LEオーディオ接続時のスーパーワイドバンドにも対応。帯域が従来の2倍になり、より自然でクリアな音声で通話ができる。そのほか、本体のNC/AMBボタンを2回押すだけでマイクのON/OFFを切り替えることもできる。
本体は折りたたみ式に。ボタン周りも進化
操作ボタンはヘッドフォン左側に集約。従来モデルではノイズキャンセリング/アンビエントモードを切り替える「NC/AMBボタン」と電源ボタンが同じ縦長形状だったが、WH-1000XM6では電源ボタンを丸型にしつつ、表面から少し凹ませた形にすることで、指先の感覚だけで区別しやすくなっている。右側ハウジングはタッチ操作に対応。
筐体デザインも進化しており、前モデルでは非対応だった折りたたみが可能に。ケースもコンパクトになったほか、開閉もファスナー式からマグネットロック式になり、片手でも開閉が可能になった。
折りたたみ部分にはMIM加工を施した金属を採用した。デザイン性と精密さが求められる分野で使用されている技術だといい、高いデザインと高耐久性を両立している。
ヘッドバンドは、従来モデルから幅が広げられており、快適性と安定性が向上。後頭部側が太くなっているデザインで、装着時に左右の向きを直感的に判別しやすくなっている。
前モデルと同じく、サイズ調整後もデザインが変わらない無段階スライダーを採用。ハウジングのフィッティング調整機構の内蔵化や可動部のガタつき軽減なども行なわれている。
また前モデルは首掛け時にイヤーパッドが外側を向くように回転する仕様だったが、WH-1000XM6ではイヤーパッドが内側に回転する仕様となり、首掛けしてもファッション性を損ねないという。
バッテリー持続時間はノイズキャンセリングON時で30時間。充電しながらでも本体を利用できる「聞きながら充電」にも初めて対応している。なお同機能利用中はクイック充電/PD充電時よりも充電時間が長くなる。前モデルと同じく有線でも使用可能だが、USB-Cケーブル経由でのデジタル接続には非対応。
2台のデバイスに同時接続するマルチポイントにも対応するが、WH-1000XM5から仕様が変更されており、WH-1000XM6では再生中の機器を停止しなくても、別機器を操作すれば接続先が切り替わる「後勝ち」仕様になっている。

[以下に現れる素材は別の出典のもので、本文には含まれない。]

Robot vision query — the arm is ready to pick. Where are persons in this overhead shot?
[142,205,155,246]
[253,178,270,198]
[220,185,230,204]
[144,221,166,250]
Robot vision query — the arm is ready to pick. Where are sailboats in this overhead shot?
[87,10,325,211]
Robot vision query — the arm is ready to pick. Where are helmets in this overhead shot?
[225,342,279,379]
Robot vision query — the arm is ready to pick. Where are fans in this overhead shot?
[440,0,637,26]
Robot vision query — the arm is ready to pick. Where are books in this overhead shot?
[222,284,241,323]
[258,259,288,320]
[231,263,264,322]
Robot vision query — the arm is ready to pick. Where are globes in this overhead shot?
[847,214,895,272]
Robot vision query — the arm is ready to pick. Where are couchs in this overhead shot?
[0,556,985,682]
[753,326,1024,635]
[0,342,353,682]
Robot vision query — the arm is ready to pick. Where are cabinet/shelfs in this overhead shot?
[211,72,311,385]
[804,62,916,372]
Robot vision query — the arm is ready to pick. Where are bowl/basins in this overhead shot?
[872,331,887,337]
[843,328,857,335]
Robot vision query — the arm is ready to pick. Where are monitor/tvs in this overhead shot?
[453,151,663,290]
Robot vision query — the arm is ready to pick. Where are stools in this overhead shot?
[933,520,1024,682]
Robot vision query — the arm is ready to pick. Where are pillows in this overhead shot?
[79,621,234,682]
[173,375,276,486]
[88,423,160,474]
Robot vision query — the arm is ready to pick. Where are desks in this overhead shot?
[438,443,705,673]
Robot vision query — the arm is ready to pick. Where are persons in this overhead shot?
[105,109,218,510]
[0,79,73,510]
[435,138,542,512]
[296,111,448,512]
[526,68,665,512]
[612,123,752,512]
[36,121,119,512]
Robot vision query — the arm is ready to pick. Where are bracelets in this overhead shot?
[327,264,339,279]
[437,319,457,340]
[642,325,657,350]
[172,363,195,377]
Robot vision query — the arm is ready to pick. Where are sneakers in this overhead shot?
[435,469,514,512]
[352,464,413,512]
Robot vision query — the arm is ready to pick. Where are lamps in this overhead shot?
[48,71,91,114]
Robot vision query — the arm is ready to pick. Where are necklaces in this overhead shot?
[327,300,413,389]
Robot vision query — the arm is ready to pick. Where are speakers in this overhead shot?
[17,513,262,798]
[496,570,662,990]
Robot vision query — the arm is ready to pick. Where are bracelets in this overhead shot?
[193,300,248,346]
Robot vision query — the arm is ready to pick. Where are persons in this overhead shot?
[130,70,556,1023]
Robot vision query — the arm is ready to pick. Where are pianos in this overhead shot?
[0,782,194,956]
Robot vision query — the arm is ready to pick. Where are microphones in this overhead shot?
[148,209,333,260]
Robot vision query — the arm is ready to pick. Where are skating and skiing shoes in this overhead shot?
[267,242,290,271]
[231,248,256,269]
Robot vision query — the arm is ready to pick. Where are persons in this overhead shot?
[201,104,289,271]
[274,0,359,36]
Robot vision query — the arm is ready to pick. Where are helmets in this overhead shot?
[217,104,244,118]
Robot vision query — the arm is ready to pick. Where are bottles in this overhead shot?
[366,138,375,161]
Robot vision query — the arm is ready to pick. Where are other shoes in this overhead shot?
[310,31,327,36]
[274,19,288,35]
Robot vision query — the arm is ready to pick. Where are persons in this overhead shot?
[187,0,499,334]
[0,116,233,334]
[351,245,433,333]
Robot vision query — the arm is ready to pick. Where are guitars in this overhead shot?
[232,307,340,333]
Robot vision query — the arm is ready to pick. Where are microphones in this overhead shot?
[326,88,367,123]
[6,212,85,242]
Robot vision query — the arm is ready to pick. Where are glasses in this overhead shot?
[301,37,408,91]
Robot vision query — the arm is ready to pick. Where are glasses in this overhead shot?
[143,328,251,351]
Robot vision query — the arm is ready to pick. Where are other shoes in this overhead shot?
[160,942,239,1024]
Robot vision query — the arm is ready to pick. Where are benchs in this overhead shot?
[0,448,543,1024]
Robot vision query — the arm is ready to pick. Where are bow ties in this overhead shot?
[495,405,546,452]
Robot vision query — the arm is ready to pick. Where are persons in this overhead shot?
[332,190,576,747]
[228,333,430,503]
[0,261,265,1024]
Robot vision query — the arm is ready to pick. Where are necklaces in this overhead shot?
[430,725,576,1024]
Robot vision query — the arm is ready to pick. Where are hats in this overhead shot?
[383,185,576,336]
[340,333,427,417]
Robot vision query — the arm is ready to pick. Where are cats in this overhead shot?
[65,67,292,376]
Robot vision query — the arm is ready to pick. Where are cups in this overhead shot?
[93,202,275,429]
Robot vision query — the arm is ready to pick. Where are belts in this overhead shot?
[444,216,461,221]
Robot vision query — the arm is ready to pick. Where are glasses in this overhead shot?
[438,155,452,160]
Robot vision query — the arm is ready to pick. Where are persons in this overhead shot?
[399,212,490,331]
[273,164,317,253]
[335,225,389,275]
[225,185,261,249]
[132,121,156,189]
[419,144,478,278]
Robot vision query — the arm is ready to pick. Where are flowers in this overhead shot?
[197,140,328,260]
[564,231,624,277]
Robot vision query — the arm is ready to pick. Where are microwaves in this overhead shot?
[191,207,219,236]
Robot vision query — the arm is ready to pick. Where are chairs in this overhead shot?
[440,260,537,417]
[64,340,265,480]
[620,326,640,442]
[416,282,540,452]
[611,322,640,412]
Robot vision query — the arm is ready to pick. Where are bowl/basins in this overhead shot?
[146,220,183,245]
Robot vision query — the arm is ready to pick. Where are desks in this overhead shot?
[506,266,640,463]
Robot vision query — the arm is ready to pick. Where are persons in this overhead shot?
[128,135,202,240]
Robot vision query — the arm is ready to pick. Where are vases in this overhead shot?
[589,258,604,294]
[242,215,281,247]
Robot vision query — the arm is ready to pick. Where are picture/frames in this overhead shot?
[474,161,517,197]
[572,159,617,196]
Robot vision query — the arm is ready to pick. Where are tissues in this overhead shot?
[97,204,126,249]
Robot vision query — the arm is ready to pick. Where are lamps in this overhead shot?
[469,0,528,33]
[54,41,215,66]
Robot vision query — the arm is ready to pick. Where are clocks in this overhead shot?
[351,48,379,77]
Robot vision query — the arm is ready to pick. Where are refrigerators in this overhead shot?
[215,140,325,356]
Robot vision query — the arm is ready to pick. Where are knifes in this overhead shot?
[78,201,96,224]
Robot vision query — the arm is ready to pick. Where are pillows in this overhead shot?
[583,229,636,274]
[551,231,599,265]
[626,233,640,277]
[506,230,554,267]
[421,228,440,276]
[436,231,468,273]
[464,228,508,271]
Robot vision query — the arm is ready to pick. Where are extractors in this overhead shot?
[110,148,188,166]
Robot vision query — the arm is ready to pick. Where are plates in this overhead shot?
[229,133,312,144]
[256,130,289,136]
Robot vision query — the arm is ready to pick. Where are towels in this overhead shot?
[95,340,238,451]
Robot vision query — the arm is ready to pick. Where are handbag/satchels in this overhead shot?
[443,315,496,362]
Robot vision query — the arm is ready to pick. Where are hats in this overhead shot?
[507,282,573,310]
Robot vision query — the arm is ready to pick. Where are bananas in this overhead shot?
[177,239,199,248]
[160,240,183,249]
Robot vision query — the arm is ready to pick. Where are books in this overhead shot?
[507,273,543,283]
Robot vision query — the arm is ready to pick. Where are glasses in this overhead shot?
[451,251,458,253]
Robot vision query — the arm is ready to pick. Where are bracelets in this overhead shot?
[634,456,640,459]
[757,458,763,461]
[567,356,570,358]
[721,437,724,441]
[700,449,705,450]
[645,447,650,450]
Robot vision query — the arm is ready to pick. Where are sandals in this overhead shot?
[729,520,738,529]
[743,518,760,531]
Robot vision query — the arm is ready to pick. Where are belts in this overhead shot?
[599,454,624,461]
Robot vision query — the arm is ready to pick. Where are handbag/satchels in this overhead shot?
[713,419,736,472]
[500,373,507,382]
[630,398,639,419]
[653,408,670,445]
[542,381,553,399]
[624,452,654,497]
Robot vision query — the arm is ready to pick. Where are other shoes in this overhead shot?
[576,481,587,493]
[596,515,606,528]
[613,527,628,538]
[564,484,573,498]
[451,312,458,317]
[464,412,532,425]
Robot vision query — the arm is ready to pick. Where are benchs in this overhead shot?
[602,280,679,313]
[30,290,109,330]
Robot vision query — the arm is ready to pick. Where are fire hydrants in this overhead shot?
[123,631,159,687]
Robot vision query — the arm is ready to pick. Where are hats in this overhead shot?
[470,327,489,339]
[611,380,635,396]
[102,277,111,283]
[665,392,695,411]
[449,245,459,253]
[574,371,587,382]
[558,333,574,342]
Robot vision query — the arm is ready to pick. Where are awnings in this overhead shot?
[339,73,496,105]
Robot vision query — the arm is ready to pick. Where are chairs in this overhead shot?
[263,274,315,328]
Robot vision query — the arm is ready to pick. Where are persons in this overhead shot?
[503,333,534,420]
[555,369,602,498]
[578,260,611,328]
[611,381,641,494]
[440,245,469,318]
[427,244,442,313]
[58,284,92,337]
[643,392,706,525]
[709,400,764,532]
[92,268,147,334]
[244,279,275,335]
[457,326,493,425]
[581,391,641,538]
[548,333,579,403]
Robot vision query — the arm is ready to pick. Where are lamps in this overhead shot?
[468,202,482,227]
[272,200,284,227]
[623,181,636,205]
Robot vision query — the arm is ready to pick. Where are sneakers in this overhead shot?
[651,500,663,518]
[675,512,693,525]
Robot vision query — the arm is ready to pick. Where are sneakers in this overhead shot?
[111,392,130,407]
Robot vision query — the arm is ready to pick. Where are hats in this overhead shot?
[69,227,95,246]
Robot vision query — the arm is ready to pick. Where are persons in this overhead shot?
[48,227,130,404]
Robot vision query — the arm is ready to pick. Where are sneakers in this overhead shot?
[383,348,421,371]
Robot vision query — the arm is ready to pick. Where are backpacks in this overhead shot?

そのほか、アプリ「Sound Connect」からはイコライザーや、新モード「BGMモード」を使用できる。イコライザーは従来の5バンドから10バンドとなり、より自分好みのカスタマイズが可能となっている。新モードのBGMモードは、音源が遠くから聴こえるように感じられるモードで「別の作業をしながらのリスニングに最適」だという。
ソニー新ヘッドフォン「WH-1000XM6」登場
🧠 編集部の感想:
新しい「WH-1000XM6」は、音質追求とノイズキャンセリングの技術が進化したことが印象的です。特にサウンドエンジニアとの共同開発による高音質は、音楽愛好者にとって大きな魅力です。価格は高めですが、その価値は十分にありそうですね。